- Film poster
- Directed by: Tim Clague Danny Stack
- Written by: James Carey Tim Clague Danny Stack
- Produced by: Jan Caston Tim Clague Danny Stack
- Starring: Bonnie Wright
- Cinematography: Sam Morgan Moore
- Edited by: Fiorella Santaniello
- Music by: Titas Petrikis
- Production company: Nelson Nutmeg Pictures
- Distributed by: Evolutionary Films (UK) TriCoast Entertainment (USA)
- Release date: 10 October 2015 (BFI London Film Festival);
- Running time: 82 minutes
- Country: United Kingdom
- Language: English

= Who Killed Nelson Nutmeg? =

Who Killed Nelson Nutmeg? is a 2015 British independent family comedy-mystery film written and directed by Tim Clague and Danny Stack and starring Bonnie Wright.

==Premise==
Four children on a summer camp holiday suspect the park's mascot, Nelson Nutmeg, has been murdered so they set out to investigate.

==Cast==
- Bonnie Wright as Diane
- Loretta Walsh as Billie
- Hattie Gotobed as The Colonel
- James Grogan as Woody
- JJ Brown as Shiv
- Jonah Alexander as Swindon
- Mark Vernon Freestone as Uncle Derek
- Russell Biles as Mr Slug
- Jamie Lee-Hill as Nelson Nutmeg

==Production==
Who Killed Nelson Nutmeg? was filmed on location in Bournemouth and Bridport.
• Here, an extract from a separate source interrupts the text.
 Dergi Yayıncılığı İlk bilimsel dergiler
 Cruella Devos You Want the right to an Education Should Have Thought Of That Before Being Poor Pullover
Most of the filming took place at the Freshwater Beach Holiday Park, near Bridport. According to Danny Stack, filming began on late August 2014 and wrapped up in October 2014.

==Release==
The film premiered on 10 October 2015 at the 59th BFI London Film Festival. On 24 June 2016 TriCoast Entertainment released the film on premium VOD and digital platforms.

==Reception==
Screen Daily was mixed in their opinion, closing their article with the statement "Nelson Nutmeg falls to pieces the moment you try and untangle the twist ending, suggesting that Clague and Stack may have rather underestimated the sophistication of their target audience." MuggleNet was more positive, writing "While a children’s film at its core, Who Killed Nelson Nutmeg? is thoroughly enjoyable for anyone, young or old."